** start of SOURCE **

Im not sure if it has a practical use, other than seeing who's on line or not, but I think it would show just how many people (Mods) it takes to monitor during any part of the day.  Perhaps it would be a boost for site credibility?  (As if it needs any more...)

However, itwould be a negative for the least active Mod.  He/she might be labelled a 'slacker'...   ;D

Heh, Mike's going to hate us for coming up with this stuff... wait till the site starts jumping in the morning and a few hundred others start giving ideas...  >


----------



## Greymatters (21 Sep 2007)

Oh, forgot to add....



			
				ArmyVern said:
			
		

> I switched my settings for you (I just neglected to switch 'em back last night) so I should show up now.



Just for me!!!!???    :blotto:   (hehe)


----------



## armyvern (21 Sep 2007)

GreyMatter said:
			
		

> That sounds even better!
> 
> Im not sure if it has a practical use, other than seeing who's on line or not, but I think it would show just how many people (Mods) it takes to monitor during any part of the day.  Perhaps it would be a boost for site credibility?  (As if it needs any more...)
> 
> ...



That listing up there changes constantly now. Whichever mod last pressed "click" for whatever reason shows at the top of the list. It just only shows "online mod."

** end of SOURCE **
** start of DATA LISTING **

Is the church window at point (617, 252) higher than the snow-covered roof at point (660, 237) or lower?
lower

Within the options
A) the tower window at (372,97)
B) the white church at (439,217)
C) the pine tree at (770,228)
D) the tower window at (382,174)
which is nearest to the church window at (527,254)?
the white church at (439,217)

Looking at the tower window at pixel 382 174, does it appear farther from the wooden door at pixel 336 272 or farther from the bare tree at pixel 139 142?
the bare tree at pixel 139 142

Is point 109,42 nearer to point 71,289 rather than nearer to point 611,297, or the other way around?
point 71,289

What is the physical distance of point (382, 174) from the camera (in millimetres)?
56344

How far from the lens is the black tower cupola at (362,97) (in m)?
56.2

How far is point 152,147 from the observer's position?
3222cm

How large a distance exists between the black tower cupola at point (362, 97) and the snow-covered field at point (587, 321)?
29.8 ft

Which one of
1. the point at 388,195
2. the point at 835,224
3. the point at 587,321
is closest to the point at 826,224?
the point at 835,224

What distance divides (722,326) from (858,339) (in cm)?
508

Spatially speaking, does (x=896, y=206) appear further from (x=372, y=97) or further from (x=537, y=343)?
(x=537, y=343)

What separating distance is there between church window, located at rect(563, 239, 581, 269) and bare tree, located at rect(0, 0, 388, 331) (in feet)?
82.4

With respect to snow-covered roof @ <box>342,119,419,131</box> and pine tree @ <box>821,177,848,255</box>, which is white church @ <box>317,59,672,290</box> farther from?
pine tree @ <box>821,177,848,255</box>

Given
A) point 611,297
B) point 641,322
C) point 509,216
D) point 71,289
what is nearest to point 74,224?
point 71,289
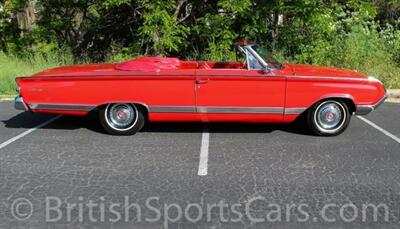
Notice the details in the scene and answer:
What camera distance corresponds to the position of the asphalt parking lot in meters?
4.18

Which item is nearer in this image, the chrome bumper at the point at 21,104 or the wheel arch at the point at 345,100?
the wheel arch at the point at 345,100

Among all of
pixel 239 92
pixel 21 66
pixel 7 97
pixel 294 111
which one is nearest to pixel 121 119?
pixel 239 92

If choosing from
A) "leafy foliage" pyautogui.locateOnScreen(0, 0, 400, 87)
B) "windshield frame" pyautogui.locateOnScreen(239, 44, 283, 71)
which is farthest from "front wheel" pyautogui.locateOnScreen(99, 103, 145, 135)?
"leafy foliage" pyautogui.locateOnScreen(0, 0, 400, 87)

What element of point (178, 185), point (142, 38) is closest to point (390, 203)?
point (178, 185)

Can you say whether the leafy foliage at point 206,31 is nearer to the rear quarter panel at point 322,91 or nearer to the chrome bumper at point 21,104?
the rear quarter panel at point 322,91

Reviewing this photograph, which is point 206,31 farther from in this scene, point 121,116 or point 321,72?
point 121,116

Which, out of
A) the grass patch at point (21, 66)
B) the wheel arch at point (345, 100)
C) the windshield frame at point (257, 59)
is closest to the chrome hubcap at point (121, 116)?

** end of DATA LISTING **

### BRIEF 1
Please return the passage from the forum thread about online moderators word for word, beginning at the words "However, itwould be" and stopping after "Greymatters (21 Sep 2007)".
### BRIEF 2
In the forum thread about online moderators, who might be labelled a 'slacker'?
### BRIEF 3
Write what comes next in the forum thread about showing which moderators are online, picking up after its last sentence.

### EXERCISE OUTPUT 1
However, itwould be a negative for the least active Mod.  He/she might be labelled a 'slacker'...   ;D

Heh, Mike's going to hate us for coming up with this stuff... wait till the site starts jumping in the morning and a few hundred others start giving ideas...  >


----------



## Greymatters (21 Sep 2007)

### EXERCISE OUTPUT 2
The least active Mod.

### EXERCISE OUTPUT 3
There's no rhyme nor reason to the number of mods on the site during any given time or part of the day ... when we're here, we are; when we're not, we're not. The list would mean nothing towards which mods are here more often etc. 

Me?? I'm an insomniac, ergo I can usually be found hanging around most of the time.

Vern


----------



## Mike Bobbitt (21 Sep 2007)

You can see the full list of Staff here:

http://forums.milnet.ca/forums/index.php?action=mlist;sa=search

Just enter "Directing Staff" in the text box and select (only) Search by position in the checkboxes.


----------



## Yrys (21 Sep 2007)

Mmm. 30 peoples there ...

Nice list if someone ever want to petition one of the 20  DS who didn't make a " Meet The Staff" interview   ...

(if you include Mike B.)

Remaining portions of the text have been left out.